A total of 135 people were killed in the first week of a fragile truce in Syria in areas covered by the cessation of hostilities agreement, according to a monitoring group.
The Syrian Observatory for Human Rights (SOHR) said on Saturday that at least 45 “rebel and Islamic” fighters, and 32 civilians, including seven children, were among the dead.
In the period between February 27 and March 5, at least 25 soldiers fighting for the government of President Bashar al-Assad were also killed as well as 27 fighters with the Syrian Kurdish Forces.
SOHR said that in areas not covered by the ceasefire, which came into force on February 27, 552 people were killed.
Britain-based SOHR monitors the country’s five-year-old civil war, which overall has killed more than 270,000 people and displaced millions.
While the death toll during the ceasefire was significant, there has been an overall reduction of violence which has also allowed more aid packages to be delivered.
Humanitarian aid on Friday reached areas near the Syrian capital, Damascus, where fighting has been going on between rebels and government forces, but opposition groups said not enough assistance was getting through.
Taking advantage of the let-up in hostilities, a convoy of food and other supplies for 20,000 people left Damascus for the Eastern Ghouta district to the east, said Jens Laerke, spokesman for the UN Office for the Coordination of Humanitarian Affairs.

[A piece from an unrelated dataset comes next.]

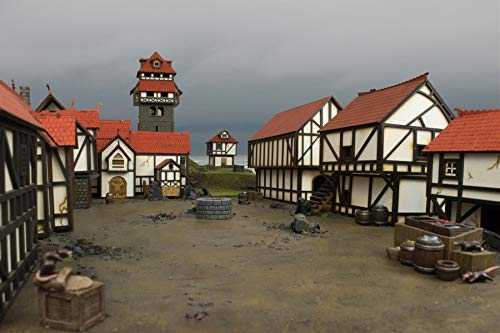 War World Gaming Medieval Town Cottage, Townhouse & Barn Set (Painted / unpainted) & Resin Accessories – 28mm/Heroic Fantasy Wargaming Terrain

The UN estimates that there are almost 500,000 people living under siege in Syria, out of a total 4.6 million who are hard to reach with aid.
Elsewhere, buoyed by the ceasefire, protesters in opposition-held areas took to the streets for the first time in years to demonstrate against the regime under the slogan “The Revolution Continues!”
Waving the three-starred tricolour flag that has become the uprising’s emblem, demonstrators in opposition held areas of Aleppo, Damascus, Deraa and Homs called for President Assad’s downfall.
Looking ahead, global foreign ministers – having cautiously praised “real progress” of the ceasefire, said the focus now was on convincing all parties to return to UN-brokered peace talks in Switzerland tentatively set for next Wednesday.
“We want a speedy resumption of the negotiations in Geneva, but two conditions must be fulfilled: access for all Syrians to humanitarian aid, and full respect of the ceasefire,” Jean-Marc Ayrault, French foreign minister, said at a meeting in Paris on Friday held to discuss the truce.